------ Provided passage

Here are some of the changes, new tools and integrations, and new views in both the open source KNIME Analytics Platform and commerical KNIME Server.
You can download KNIME Analytics Platform 4.0 here.
- KNIME Database Extension
- Machine Learning
- AWS ML Services Integration
- Plotly Integration
- Duplicate Row Filter (per community request!)
- Simplified Kerberos Support
- Remote Workflow Editor
- Scheduling Improvements
- Workflow Pinning (Distributed Executors)
- Properties Editor
- Create User Directories on First Login
- Permissions for Individual Users
- Changes to Java Runtime and KNIME Analytics Platform Upgrade Procedure
- Community Extensions
- API Changes
See the full list of changes in the changelog.
You’ve probably seen the new KNIME Hub by now - the place for finding KNIME workflows, nodes, and components, as well as solutions to your data science challenges. With KNIME Analytics Platform 4.0, we’ve released a bunch of exciting new features!
- Share workflows and components publicly with the entire KNIME community yourself. Simply create an account or use your existing KNIME account and log in to the newly added My-KNIME-Hub Mountpoint from KNIME Analytics Platform 4.0.
- Browse KNIME extensions on the KNIME Hub and quickly learn about all nodes of an extension and explore related workflows to find examples on how to use this extension.
- Drag and drop nodes or install extensions from the KNIME Hub into your running KNIME Analytics Platform workbench. Nodes will show up in your workflow and missing extensions will automatically be discovered and installed.
- Search the KNIME Hub from within KNIME Analytics Platform. Simply type in any search query and hit enter. This opens a browser window and displays results in the KNIME Hub.
Learn more about the new features of KNIME Hub here.
KNIME Analytics Platform
In this release, components replace and enhance wrapped metanodes as building blocks containing sub-workflows. Components encapsulate and abstract functionality and are really KNIME nodes that you create with a KNIME workflow. They can have their own dialog and their own sophisticated, interactive views. Components can be reused in your own workflows, shared with others via KNIME Server or the KNIME Hub, or represent web pages in an Analytical Application. This blog post provides more detail, and you can check out the EXAMPLES Mountpoint in KNIME Analytics Platform for a first set of components for you to use in your own workflows.

------------
------ Provided data

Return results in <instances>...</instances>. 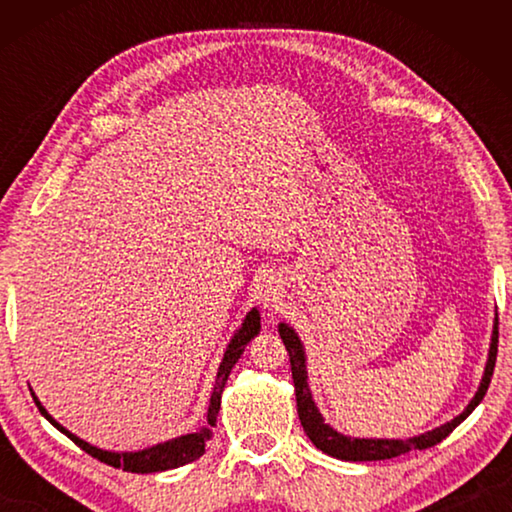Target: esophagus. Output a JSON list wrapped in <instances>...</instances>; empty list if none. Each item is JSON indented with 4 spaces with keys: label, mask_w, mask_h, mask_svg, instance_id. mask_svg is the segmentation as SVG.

------------
------ Provided data

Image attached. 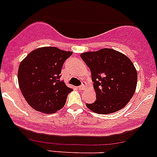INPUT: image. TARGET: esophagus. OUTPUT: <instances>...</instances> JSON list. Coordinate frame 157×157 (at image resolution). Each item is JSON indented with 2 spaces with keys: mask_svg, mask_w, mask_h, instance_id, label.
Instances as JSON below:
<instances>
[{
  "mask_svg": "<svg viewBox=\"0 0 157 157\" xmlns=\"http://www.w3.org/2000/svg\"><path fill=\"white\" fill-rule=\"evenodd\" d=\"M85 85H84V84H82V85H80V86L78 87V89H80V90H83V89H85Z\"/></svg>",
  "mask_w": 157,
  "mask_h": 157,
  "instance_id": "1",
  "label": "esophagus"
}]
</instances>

------------

» Exercise instructions
A – Do these statements agree with the text about KNIME Analytics Platform 4.0? Answer yes or no for each and quote the words that decide it. (i) Components take the place of wrapped metanodes. (ii) A search of the KNIME Hub run from within KNIME Analytics Platform shows its results inside the workbench. (iii) When nodes are dragged in from the KNIME Hub, any missing extensions have to be installed by hand.
B – In the text about KNIME Analytics Platform 4.0, which newly added mountpoint do users log in to in order to share workflows and components publicly?
The lines bear no relation to the text about KNIME Analytics Platform 4.0.

» The results
A –
(i) Yes: "components replace and enhance wrapped metanodes as building blocks containing sub-workflows."
(ii) No: "This opens a browser window and displays results in the KNIME Hub."
(iii) No: "missing extensions will automatically be discovered and installed."

B – The My-KNIME-Hub Mountpoint.